Went down to the canal early evening, I figuered the fish may hit due to the storm coming in, but wasn't overly enthused, bacause I've only caught one striper this year in the afternoon, all the rest have been early morning, about half before daylight. I also wanted to see if the pattern I found this morning was holding up, and the fish were up against the wall. Furthermore, the real intention was to try out a new outfit. Where I am fishing is getting extremely brushy now with second growth, and I wanted to try a 6 foot outfit, figuring it might be easier in the brushy areas. I much prefer an outfit 6 foot 9 inches or longer, even in a boat, but sometimes a shorter rod is necessary. I had put together a 20 pound outfit based on a 6 foot Quantum graphite musky rod, and a reel that weighs 9 ounces, yet holds 185 yards of 20 pound braid, which should be more than I need. total weight of the outfit is a mere 14 ounces, and as I found out, a pleasure to jig with.

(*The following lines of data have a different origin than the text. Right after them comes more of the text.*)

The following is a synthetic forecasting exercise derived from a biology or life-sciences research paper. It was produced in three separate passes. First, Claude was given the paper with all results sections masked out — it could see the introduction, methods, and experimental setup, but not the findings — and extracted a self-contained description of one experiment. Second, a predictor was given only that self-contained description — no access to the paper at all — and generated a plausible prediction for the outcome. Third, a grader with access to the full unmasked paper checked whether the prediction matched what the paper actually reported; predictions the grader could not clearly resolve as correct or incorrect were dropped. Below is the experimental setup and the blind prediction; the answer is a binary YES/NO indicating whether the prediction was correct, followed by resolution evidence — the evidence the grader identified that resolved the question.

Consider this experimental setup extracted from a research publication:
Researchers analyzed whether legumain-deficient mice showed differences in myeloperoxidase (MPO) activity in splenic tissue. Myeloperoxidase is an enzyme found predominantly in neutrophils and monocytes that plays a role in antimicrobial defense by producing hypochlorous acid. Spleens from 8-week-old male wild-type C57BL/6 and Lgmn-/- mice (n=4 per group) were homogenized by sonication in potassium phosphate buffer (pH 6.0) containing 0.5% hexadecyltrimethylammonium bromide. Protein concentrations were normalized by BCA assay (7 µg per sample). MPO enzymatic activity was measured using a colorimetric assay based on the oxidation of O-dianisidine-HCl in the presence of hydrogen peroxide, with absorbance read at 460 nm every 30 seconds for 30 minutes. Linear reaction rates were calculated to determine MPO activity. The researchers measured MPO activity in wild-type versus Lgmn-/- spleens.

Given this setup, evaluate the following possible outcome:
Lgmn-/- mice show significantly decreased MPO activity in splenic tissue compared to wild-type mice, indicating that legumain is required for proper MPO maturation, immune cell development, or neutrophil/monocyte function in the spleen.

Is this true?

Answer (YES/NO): NO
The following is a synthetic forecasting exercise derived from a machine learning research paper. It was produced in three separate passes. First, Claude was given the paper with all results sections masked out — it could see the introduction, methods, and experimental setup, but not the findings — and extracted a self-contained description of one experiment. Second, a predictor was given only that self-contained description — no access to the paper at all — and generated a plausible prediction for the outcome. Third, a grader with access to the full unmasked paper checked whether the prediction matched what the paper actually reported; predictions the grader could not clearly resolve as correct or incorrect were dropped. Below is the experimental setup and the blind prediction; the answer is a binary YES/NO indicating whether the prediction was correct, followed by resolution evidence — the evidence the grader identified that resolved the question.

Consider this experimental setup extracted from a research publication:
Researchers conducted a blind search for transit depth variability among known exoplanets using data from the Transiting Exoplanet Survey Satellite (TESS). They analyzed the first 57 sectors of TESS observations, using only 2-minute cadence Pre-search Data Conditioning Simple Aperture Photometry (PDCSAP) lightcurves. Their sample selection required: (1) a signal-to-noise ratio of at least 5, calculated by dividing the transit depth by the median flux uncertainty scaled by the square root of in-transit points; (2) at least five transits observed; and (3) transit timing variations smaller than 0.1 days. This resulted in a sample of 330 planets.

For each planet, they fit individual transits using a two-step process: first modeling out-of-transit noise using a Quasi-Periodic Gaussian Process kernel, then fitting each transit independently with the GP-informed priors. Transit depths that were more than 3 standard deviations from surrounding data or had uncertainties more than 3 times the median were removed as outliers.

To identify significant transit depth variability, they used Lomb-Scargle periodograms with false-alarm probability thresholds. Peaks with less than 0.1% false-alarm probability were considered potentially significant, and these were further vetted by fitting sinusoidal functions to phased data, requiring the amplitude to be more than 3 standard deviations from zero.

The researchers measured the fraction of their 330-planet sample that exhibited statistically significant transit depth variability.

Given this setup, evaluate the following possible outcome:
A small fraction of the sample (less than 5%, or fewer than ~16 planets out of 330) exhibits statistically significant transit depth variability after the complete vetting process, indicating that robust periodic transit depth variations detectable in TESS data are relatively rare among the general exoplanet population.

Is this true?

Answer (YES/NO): YES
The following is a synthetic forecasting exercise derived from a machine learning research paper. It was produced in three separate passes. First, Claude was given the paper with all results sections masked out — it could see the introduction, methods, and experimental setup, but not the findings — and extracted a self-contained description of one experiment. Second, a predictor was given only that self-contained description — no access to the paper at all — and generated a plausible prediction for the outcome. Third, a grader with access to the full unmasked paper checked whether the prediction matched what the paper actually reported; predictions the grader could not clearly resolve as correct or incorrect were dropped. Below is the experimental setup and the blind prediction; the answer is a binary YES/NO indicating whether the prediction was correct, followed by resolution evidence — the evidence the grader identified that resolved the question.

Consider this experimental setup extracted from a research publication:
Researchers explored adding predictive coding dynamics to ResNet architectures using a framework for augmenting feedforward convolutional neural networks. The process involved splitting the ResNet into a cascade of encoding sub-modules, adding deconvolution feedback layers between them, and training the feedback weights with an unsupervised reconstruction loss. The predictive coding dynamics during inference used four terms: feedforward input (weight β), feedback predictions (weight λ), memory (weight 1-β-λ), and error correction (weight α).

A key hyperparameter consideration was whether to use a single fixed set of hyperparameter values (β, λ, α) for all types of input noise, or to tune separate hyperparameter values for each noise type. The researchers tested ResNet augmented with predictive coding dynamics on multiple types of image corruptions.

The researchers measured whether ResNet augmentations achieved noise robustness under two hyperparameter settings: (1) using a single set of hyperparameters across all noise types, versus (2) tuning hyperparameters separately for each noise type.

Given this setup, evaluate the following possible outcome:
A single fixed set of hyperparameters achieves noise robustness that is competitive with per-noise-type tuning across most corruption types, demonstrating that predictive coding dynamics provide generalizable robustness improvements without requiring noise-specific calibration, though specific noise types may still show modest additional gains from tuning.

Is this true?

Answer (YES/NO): NO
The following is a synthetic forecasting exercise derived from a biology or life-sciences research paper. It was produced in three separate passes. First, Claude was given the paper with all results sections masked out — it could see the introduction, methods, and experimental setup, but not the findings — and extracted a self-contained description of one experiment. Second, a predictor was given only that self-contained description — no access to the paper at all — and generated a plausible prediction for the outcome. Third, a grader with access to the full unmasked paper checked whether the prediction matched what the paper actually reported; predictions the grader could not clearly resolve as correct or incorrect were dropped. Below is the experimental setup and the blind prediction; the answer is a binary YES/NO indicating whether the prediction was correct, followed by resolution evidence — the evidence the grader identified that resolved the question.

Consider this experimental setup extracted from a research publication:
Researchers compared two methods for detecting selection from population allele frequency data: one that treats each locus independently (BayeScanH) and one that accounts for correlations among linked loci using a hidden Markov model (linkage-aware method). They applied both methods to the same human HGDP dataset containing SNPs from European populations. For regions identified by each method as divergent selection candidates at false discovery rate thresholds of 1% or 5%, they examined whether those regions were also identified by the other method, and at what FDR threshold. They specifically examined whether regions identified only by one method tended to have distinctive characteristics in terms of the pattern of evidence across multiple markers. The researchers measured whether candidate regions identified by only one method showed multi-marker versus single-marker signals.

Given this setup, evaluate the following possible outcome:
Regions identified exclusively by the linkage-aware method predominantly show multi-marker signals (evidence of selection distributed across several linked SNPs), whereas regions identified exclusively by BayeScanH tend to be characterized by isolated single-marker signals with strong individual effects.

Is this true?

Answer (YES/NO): YES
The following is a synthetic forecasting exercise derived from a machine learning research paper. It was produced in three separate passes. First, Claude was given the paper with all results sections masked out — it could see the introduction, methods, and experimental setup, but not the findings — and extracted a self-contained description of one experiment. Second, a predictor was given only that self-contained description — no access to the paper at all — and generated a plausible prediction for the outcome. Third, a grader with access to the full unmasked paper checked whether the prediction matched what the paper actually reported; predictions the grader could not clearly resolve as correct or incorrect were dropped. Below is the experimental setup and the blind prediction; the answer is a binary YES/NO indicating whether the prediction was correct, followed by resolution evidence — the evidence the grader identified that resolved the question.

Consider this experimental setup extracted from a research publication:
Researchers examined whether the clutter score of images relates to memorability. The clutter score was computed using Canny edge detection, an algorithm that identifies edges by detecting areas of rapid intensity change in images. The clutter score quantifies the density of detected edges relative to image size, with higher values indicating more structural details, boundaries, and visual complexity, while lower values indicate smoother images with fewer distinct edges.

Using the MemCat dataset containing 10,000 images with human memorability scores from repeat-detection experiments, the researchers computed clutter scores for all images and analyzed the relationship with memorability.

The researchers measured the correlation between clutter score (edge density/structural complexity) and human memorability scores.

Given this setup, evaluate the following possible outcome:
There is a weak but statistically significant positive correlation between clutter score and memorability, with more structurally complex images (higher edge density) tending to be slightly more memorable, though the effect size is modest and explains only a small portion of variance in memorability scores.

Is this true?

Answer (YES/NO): YES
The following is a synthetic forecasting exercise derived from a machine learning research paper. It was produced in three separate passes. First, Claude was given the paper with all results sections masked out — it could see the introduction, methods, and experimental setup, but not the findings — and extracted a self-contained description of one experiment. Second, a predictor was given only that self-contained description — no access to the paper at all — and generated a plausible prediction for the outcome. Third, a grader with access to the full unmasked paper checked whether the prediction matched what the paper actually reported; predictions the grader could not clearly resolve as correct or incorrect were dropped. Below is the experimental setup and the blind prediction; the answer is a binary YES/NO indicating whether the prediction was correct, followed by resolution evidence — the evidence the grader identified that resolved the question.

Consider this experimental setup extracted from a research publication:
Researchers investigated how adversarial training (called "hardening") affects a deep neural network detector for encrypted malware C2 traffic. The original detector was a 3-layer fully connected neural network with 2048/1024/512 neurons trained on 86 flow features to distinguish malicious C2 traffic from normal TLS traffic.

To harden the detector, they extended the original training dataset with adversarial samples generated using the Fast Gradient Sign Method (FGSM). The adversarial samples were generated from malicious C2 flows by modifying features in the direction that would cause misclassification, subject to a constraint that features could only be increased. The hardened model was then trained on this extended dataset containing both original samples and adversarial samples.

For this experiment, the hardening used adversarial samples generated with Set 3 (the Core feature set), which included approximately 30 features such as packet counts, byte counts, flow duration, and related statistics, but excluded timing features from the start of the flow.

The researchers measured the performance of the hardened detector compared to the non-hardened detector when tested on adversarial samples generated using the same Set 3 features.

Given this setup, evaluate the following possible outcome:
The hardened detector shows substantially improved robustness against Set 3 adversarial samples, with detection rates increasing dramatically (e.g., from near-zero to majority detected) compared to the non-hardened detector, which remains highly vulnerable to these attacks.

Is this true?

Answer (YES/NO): YES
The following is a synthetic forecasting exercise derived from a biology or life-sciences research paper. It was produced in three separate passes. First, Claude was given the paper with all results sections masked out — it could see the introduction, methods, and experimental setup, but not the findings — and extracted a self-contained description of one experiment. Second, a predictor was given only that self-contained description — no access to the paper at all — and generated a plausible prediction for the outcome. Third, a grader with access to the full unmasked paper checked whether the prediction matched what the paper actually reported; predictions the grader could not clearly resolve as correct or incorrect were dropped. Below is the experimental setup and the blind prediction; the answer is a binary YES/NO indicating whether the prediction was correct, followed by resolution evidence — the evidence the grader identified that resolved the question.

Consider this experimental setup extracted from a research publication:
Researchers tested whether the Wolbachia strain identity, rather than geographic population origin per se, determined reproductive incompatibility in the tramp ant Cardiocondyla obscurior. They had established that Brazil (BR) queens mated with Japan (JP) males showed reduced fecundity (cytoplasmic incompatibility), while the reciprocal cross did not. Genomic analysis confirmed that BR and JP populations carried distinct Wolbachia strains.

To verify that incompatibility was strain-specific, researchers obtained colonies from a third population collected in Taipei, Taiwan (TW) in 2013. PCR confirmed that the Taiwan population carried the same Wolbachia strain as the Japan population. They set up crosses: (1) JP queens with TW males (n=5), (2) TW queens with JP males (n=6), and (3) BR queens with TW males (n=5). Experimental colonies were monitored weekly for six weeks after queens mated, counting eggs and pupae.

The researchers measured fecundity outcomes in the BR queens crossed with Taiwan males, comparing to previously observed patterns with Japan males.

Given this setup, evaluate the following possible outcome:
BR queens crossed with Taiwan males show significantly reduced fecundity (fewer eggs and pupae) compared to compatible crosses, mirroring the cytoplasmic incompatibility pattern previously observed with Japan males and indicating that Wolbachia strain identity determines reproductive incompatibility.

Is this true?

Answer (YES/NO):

SOOOOOOO, I start fishing about 6PM, with the water due to go slack about 6:30. 3rd cast against the wall, and yes, the pattern is holding up, I catch a striper about 20 inches, and I am bitching to myself that they are getting smaller, and I'd love to try this outfit out on a 10 pounder to see what it can do.

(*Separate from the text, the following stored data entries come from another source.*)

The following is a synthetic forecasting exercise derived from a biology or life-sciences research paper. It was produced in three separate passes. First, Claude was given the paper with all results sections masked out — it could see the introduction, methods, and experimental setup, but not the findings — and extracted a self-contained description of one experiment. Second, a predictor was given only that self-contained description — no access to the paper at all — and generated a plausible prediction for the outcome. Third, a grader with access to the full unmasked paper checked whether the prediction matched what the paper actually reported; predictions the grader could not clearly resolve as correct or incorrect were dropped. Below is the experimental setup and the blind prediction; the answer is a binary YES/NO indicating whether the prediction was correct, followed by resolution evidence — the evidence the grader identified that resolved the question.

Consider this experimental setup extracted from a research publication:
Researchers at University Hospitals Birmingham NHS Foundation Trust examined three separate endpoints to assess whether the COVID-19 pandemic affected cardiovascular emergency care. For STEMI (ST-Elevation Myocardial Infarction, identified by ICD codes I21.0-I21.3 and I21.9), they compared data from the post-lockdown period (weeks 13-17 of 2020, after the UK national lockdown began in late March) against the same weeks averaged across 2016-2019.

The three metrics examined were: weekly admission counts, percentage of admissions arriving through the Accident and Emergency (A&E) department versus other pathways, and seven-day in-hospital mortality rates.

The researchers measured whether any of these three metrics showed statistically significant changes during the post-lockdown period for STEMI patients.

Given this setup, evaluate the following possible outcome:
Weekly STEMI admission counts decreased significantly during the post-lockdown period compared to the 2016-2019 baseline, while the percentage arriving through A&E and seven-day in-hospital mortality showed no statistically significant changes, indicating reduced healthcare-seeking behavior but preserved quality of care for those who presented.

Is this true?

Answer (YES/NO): NO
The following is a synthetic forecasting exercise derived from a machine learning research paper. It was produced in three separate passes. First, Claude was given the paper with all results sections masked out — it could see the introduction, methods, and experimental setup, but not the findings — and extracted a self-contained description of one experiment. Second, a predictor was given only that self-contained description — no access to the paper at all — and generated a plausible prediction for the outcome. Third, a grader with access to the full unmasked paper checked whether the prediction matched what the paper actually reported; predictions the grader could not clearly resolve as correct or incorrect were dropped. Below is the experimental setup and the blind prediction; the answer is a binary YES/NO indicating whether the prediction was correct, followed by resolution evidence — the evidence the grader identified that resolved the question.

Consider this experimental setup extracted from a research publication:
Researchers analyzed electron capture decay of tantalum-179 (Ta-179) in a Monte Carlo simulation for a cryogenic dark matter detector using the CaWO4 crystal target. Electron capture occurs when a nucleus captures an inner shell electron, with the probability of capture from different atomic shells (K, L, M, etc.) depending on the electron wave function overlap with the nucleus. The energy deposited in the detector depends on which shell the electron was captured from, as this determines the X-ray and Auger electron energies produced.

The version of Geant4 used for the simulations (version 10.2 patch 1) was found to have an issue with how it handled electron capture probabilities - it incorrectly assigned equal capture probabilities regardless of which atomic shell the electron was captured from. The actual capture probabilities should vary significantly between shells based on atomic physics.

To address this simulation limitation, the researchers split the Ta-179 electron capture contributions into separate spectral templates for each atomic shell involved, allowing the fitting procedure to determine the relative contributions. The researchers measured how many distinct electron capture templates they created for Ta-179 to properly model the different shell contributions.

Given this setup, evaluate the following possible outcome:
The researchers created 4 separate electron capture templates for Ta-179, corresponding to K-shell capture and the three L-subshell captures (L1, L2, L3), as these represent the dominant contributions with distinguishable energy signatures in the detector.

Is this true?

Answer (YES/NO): NO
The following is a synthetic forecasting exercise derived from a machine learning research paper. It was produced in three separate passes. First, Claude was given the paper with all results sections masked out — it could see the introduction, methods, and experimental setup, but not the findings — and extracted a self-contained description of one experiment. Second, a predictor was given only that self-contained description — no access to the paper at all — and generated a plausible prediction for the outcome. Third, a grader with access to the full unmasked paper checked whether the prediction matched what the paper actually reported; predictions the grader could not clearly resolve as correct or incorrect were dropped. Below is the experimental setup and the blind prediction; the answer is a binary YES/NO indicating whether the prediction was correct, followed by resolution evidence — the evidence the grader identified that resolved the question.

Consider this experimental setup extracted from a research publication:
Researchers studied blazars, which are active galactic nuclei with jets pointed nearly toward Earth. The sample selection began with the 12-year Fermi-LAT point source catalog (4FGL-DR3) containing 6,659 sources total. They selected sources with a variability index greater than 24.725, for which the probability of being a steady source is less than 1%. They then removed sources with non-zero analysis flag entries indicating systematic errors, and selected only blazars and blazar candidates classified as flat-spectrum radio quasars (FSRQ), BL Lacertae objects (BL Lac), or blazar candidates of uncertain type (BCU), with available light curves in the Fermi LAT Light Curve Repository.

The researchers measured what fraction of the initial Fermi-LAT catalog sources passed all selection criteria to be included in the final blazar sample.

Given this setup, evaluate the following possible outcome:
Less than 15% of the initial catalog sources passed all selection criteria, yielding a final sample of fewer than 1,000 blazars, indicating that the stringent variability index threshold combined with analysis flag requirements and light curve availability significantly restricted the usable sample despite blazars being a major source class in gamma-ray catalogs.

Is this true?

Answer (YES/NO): NO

So that one goes back in the water, and I continue on the pattern I found this morning, working the Fin-S fish right against the wall, casting parallel to it, and jigging it back to me. About 10 casts later, I get another hit, set the hook, and this fish takes off pulling drag like I don't even have a drag set,LMAO. All the way across the canal and then heading south towards the bridge. I was determined to land the fish where I stood, and not follow it, but it got a little hairy with a boat coming, and this fish doing what he pleased. I waved the boat across to the other side and had the fish in the middle of the canal now coming towards me. 2 more boats coming right down the middle, but I had the fish on my side of the canal, under control and he was tiring. Finally put the net under him, and brought him up. The new outfit worked like a dream, and had enough power that I could control the fish and turn him, so I landed him where I stood. Also, it was a pleasure to get to break a new rod in on something other than a blasted bluefish. Fish was 32 inches, 12 pounds 5 ounces, so lost9340 is still beating me at 13 pounds 2 ounces so far this year, but I get mine on artificials, not live bait, LMAO.

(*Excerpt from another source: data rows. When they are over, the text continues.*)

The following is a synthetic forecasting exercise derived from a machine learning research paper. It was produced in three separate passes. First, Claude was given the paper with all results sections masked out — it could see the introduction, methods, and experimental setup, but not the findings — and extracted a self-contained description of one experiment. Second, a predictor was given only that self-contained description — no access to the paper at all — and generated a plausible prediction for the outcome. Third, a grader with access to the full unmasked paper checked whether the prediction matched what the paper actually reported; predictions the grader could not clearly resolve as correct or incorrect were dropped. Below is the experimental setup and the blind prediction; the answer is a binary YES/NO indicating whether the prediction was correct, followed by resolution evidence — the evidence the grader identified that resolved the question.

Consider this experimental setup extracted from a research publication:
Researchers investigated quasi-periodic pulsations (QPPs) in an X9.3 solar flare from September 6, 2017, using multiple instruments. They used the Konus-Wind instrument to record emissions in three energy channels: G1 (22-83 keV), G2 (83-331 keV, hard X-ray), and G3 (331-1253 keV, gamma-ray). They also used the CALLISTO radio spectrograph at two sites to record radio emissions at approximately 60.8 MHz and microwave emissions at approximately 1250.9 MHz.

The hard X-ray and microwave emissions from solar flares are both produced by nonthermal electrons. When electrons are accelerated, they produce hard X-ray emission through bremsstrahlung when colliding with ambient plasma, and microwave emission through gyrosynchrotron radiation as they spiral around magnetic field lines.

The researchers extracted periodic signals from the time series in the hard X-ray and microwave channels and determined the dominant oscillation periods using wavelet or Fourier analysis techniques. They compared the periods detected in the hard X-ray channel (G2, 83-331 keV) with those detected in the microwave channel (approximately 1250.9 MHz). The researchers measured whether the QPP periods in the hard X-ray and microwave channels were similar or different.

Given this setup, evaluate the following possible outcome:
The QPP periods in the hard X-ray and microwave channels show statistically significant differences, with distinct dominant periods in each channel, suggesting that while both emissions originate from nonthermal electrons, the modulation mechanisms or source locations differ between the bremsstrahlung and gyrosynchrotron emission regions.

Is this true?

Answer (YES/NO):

Shortly after I caught the fish, lost9340 called me from Toms River, letting me know a storm was coming my way, told him I was aware, could see it in the distance, and was fishing my way back to the truck. Storm came faster than expected, so I cut the fishing short and got in the truck at 7:10, just in time to beat it. Overall, a great day, 5 stripers, one keeper, all on artificials, and a new lightweight rod broken in, and it proved itself reliable under a few adverse conditions.